Stored items:
■ ■ ■ ■ ■ ■ ■
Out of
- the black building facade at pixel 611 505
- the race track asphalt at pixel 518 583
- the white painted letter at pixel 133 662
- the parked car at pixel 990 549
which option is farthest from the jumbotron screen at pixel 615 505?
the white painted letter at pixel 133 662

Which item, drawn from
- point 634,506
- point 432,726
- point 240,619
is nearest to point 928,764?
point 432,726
■ ■ ■ ■ ■ ■ ■
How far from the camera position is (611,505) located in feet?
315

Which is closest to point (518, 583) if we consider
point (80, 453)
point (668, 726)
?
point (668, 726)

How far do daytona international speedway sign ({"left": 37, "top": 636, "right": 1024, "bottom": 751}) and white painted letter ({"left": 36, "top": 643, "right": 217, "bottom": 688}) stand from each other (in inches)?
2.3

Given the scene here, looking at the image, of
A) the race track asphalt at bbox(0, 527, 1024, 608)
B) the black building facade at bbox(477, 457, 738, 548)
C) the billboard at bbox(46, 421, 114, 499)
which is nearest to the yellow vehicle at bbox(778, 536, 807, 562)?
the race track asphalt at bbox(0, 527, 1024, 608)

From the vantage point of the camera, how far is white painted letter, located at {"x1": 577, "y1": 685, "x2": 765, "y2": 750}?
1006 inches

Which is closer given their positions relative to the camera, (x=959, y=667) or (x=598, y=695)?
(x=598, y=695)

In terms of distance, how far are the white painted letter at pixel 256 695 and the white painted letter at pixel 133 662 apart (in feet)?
■ ■ ■ ■ ■ ■ ■
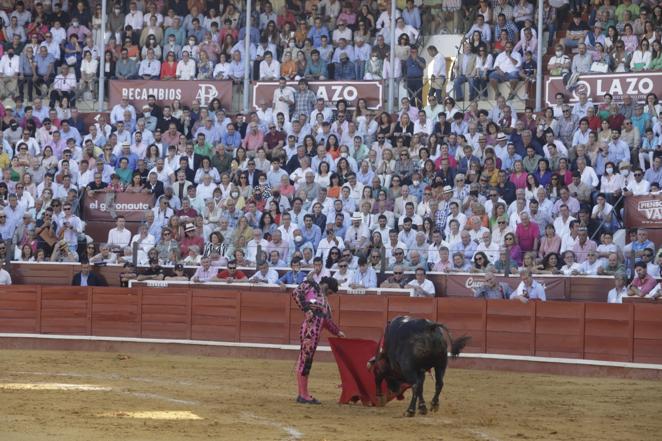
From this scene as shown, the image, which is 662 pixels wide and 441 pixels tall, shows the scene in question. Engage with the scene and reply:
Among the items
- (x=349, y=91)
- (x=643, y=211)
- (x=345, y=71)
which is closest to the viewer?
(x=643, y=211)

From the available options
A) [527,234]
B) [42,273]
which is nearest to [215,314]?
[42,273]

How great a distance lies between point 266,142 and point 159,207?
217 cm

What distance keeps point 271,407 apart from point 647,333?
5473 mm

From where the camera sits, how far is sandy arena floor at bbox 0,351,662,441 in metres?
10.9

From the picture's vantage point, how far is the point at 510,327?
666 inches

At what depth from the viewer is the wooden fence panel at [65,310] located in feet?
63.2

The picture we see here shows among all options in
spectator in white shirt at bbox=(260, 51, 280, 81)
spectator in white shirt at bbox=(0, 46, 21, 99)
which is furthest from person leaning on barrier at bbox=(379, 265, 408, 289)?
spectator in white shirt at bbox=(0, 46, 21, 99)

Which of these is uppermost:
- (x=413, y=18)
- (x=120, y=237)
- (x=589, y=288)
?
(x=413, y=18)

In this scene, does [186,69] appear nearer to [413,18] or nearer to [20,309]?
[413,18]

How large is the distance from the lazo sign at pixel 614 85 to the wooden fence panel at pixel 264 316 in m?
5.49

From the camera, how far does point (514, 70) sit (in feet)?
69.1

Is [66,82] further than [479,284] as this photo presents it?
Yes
■ ■ ■ ■ ■ ■ ■
YOUR INSTRUCTIONS:
Count the lines in the material above that contain the string "white", and give only that number.

RESPONSE BELOW:
8